Statistical Modeling, Causal Inference, and Social Science 2024-09-04

Sociology student Josh Aleksanyan writes:

I’ve also been working with a dataset on addiction treatment admissions and I have a question that I can’t really figure out. I figured I should go multilevel since I am interested in how broader social policy contexts influence the relationship between a criminal justice referral and treatment outcomes (i.e., length of treatment stay). When building a multilevel model that explicitly includes an interaction between two levels (in my case, a criminal justice referral and rescaled state-level probation and incarceration rates), is it recommended we always allow the individual-level predictor to vary? I know your recommendation is to build many models and always let coefficients vary (up to a point) but I can’t figure out if this is in fact a “rule” if we have a cross-level interaction. This article suggests so. In any case, in my case, adding a varying slope for the level 1 predictor reduces residuals outside of the error bounds (so I guess I partly answered my own question) but I’m wondering (going forward in life) if this is something we have to do because of the cross-level interaction.

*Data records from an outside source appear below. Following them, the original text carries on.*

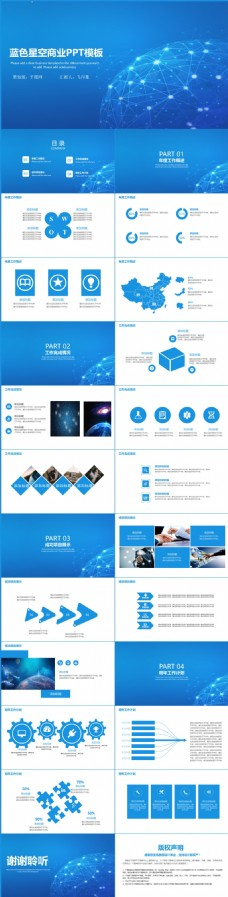 蓝色星空商业PPT模板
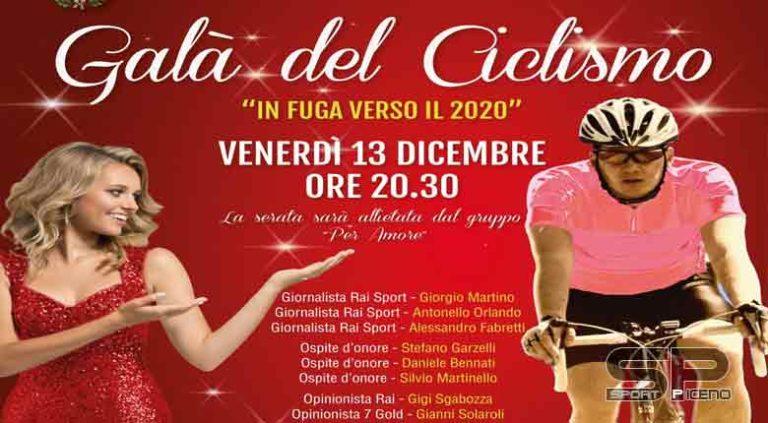 """Nuovo appuntamento a Porto Sant'Elpidio con il Gala Ciclistico di fine anno """"In fuga verso il 2020"""""""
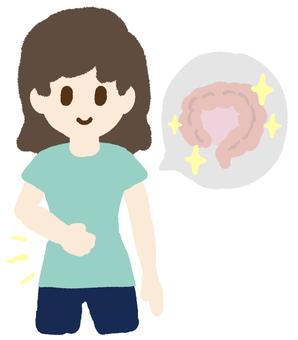 Person who has intestinal environment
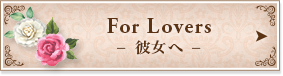 For Lovers 彼女へ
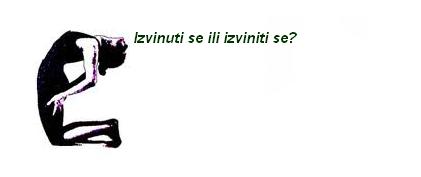 Urnebesne jezičke greške u Srba (2): Infrakt ću dobijem ako se ne izvineš!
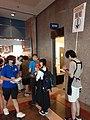 HK WCD Wan Chai North hkcec 香港書展 Hong Kong Book Fair July 2021 SS2 09.jpg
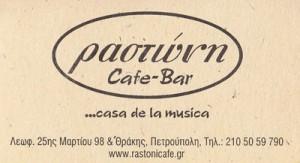 RASTONI CAFE (ΧΡΙΣΤΟΠΟΥΛΟΥ ΣΤΑΥΡΟΥΛΑ)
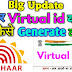 Aadhaar Virtual ID In Hindi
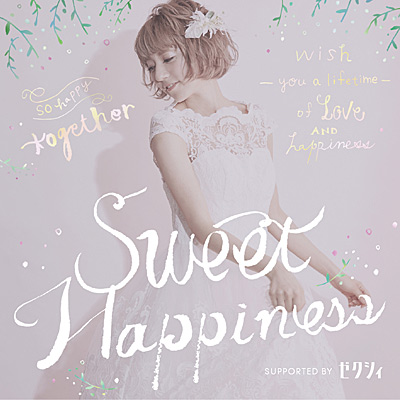 Sweet Happiness SUPPORTED BY ゼクシィ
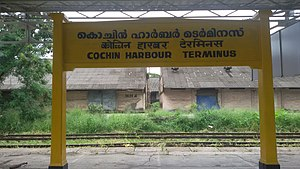 Cochin Harbour Terminus railway station - The  three language sign board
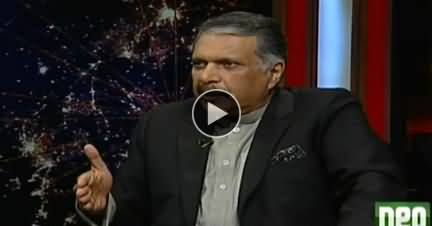 @ Q Ahmed Qureshi (Current Issues) - 16th February 2018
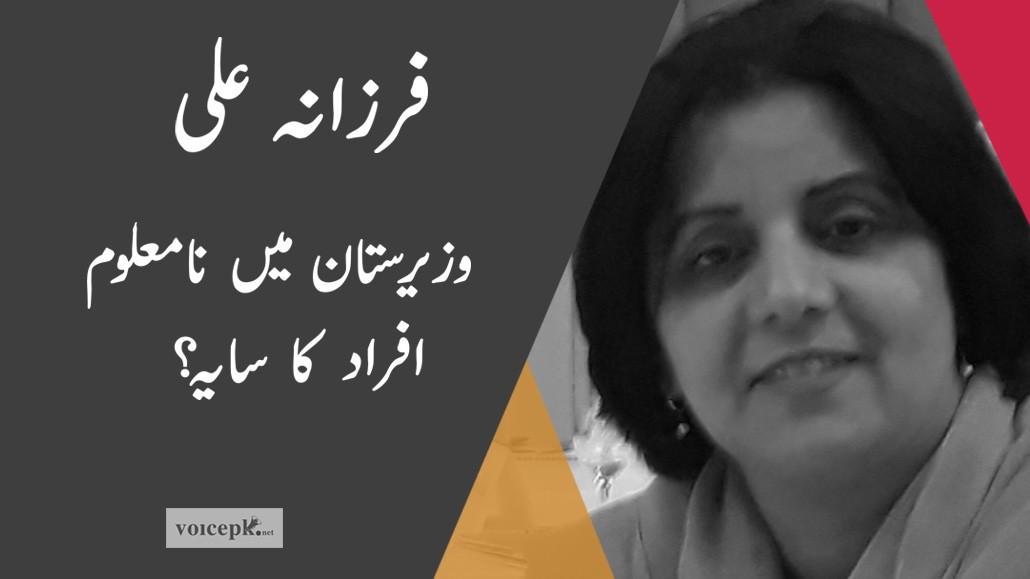 Farzana Ali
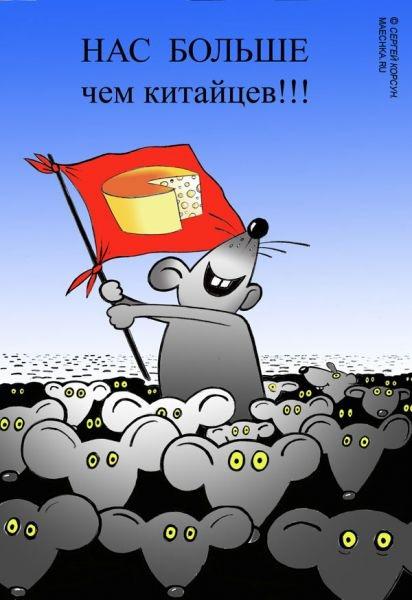 Валерий Ворожищев: Официальная демографическая статистика Росстата -  халатная фальсификация или умышленное преступление!?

Also, since I have your attention, if I expand my data beyond a single year, would you explicitly model year as its own varying intercept (as opposed to adding year dummies)?

The linked article, by Jan Paul Heisig and Merlin Schaeffer, is helpfully titled, “Why You Should Always Include a Random Slope for the Lower-Level Variable Involved in a Cross-Level Interaction.”

What do I think about this recommendation?

It’s complicated. As Aleksanyan notes, my general advice is to include everything. But in real life we can’t include everything, even if the data are available. As we say in “parent talk,” you have to pick your battles. A quick answer is that you always are including these interactions: even when you’re not including them, you’re including them with a coefficient of zero. That seems silly, but the larger point is that it’s not just a question of whether you’re including an effect or interaction, or even how you’re modeling it, so much as how you’re fitting it. If you set a coefficient to zero, that’s complete pooling, or we could say complete regularization. Interactions can be noisy to estimate, so least-squares or even hierarchical models with flat priors on the hyperparameters won’t necessarily do the job.

Anyway, my general advice is to include these varying slopes, at least conceptually. So even if you fit the model without that component of variation, you should recognize that it’s there.